In Ungarn hat Twitter bei Weitem nicht die Relevanz und Verbreitung wie Facebook.

Nichtsdestotrotz hat Jobbik im August 2009 begonnen, Twitter zu nutzen. Seitdem hat die Partei bis zum Beginn des Untersuchungszeitraumes im Oktober 2013 im Schnitt 3,1 Tweets pro Tag verschickt. Während des Untersuchungszeitraumes von Oktober 2013 bis Dezember 2014 hat sich diese Zahl moderat auf 3,5 pro Tag erhöht. Eine genauere Analyse zeigt, dass es hinsichtlich der Anzahl der Tweets eine starke Kontinuität aufseiten Jobbiks gibt. In keinem Zeitintervall wurden mehr als vier oder weniger als zwei Tweets pro Tag getwittert. Dies zeigt eine klare Linie in der Kommunikationspolitik Jobbiks auf Twitter: In mäßigem Umfang aber kontinuierlich Neuigkeiten verbreiten, unabhängig davon, ob gerade Wahlkämpfe anstehen oder nicht. Stichproben legen nahe, dass diese Kommunikationspolitik auch auf Facebook verfolgt wird. Dies ist sehr wahrscheinlich, da nahezu viele Tweets einen Link zum entsprechenden Eintrag auf Facebook beinhalten.

Die Anhängerzahl Jobbiks auf Twitter ist während der Studie in geringem Maße gestiegen. Im Oktober 2013 lag die Anzahl der gefolgten Accounts bei 4424. Insgesamt kamen im Schnitt 3,9 neue Follower pro Tag hinzu, sodass am Ende der Untersuchungsperiode 6136 Nutzer Jobbik auf Twitter folgten. Zuvor stieg die Zahl neuer Anhänger pro Tag etwas geringer mit durchschnittlich 2,9 neuen Followern.
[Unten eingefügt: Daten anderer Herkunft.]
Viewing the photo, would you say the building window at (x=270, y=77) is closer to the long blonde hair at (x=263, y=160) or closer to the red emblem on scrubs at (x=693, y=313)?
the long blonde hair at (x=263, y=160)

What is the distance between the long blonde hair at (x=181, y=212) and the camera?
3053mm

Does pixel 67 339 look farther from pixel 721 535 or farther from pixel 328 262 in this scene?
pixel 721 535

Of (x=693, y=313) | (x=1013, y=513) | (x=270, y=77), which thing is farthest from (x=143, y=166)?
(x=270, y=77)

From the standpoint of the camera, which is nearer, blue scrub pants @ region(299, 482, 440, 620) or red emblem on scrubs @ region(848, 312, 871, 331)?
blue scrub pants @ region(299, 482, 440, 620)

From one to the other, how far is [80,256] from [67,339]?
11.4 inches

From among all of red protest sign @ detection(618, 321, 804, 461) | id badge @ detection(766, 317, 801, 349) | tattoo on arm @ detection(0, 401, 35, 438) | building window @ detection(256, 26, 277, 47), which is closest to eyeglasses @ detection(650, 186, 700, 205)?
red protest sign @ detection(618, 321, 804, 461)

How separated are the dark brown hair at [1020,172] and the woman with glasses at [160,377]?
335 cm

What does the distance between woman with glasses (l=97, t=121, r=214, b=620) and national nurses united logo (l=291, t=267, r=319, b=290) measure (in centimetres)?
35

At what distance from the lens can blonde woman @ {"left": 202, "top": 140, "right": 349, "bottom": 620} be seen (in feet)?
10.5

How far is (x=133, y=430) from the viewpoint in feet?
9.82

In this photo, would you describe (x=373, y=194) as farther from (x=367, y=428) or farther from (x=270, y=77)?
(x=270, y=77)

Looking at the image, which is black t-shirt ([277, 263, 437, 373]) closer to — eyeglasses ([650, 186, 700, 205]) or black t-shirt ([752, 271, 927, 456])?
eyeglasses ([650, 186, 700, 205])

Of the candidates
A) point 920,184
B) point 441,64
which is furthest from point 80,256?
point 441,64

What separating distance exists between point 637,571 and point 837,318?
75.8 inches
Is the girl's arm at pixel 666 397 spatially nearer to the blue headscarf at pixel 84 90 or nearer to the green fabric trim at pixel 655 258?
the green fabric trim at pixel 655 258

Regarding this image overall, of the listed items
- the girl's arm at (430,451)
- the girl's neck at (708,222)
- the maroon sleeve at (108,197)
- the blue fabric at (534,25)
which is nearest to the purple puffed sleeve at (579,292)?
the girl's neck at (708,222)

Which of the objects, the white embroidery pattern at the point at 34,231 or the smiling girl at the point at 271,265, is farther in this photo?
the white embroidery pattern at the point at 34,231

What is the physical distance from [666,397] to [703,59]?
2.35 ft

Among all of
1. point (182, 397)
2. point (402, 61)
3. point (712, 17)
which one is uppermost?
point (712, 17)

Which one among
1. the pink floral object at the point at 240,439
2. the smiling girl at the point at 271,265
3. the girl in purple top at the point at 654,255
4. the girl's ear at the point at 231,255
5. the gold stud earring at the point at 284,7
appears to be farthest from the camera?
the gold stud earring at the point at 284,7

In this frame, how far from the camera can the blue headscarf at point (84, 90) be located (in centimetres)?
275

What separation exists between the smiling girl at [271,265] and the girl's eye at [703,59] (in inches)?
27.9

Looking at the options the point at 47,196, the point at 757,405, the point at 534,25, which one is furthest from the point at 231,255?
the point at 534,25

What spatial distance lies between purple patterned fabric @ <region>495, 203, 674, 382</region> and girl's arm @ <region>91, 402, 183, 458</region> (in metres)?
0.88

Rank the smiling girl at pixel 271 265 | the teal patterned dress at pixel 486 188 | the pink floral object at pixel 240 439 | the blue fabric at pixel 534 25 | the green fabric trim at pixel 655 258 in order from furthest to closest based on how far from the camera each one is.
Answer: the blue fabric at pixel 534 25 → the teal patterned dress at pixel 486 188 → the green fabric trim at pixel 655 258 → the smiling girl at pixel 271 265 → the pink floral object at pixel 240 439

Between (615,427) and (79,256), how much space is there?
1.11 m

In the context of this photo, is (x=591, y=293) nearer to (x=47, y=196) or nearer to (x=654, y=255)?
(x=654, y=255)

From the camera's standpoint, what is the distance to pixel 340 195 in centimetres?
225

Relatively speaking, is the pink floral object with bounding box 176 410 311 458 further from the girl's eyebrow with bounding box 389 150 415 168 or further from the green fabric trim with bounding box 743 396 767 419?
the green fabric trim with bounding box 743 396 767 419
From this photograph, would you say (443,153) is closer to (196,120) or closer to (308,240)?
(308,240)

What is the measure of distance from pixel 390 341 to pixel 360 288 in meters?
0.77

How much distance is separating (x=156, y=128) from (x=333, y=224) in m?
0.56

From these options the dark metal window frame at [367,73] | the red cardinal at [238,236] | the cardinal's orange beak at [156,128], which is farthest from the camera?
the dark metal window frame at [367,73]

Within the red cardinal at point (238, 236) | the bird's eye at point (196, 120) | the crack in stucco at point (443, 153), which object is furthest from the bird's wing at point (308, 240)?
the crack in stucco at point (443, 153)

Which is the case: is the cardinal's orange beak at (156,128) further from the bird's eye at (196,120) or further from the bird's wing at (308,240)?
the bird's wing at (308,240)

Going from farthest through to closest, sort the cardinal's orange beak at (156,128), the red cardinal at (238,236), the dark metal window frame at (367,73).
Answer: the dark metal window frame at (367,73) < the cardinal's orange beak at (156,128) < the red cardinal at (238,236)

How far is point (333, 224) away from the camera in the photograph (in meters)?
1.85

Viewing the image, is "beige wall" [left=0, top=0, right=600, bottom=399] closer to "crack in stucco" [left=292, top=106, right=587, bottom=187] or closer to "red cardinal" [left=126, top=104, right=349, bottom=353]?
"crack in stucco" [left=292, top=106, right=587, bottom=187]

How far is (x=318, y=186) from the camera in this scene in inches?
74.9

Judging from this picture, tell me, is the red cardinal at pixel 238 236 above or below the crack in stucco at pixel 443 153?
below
Von Oktober 2013 bis Mai 2014, also bis zum Abschluss der Parlaments- und Europawahlen, wurden Wachstumsraten von fünf bis sieben Prozent erreicht. Danach lagen die Raten zwischen ein und fünf Prozent. Deutlich ist bereits der eklatante Unterschied zu Facebook sowohl in der absoluten Zahl, als auch hinsichtlich der Steigerungsraten. Dies mag zwar auch von der Kommunikationspolitik von Jobbik auf Twitter beeinflusst worden sein, in erster Linie dürfte diese Tatsache jedoch durch die vergleichsweise niedrige Relevanz von Twitter im ungarischen Kontext begründet werden.

Interessant ist in diesem Kontext die vergleichsweise hohe Zahl von gefolgten Accounts von Jobbik, welche im Untersuchungszeitraum relativ konstant blieb und leicht sank von 2288 gefolgten Nutzern im Oktober 2013 auf 2260 im Dezember 2014. Diese Tatsache zeigt, dass Jobbik grundsätzliches Interesse an anderen Nutzern hat, weil einer großen Zahl von Accounts gefolgt wird und somit Jobbiks Twitterprofil über Neuigkeiten dieser Nutzer informiert wird.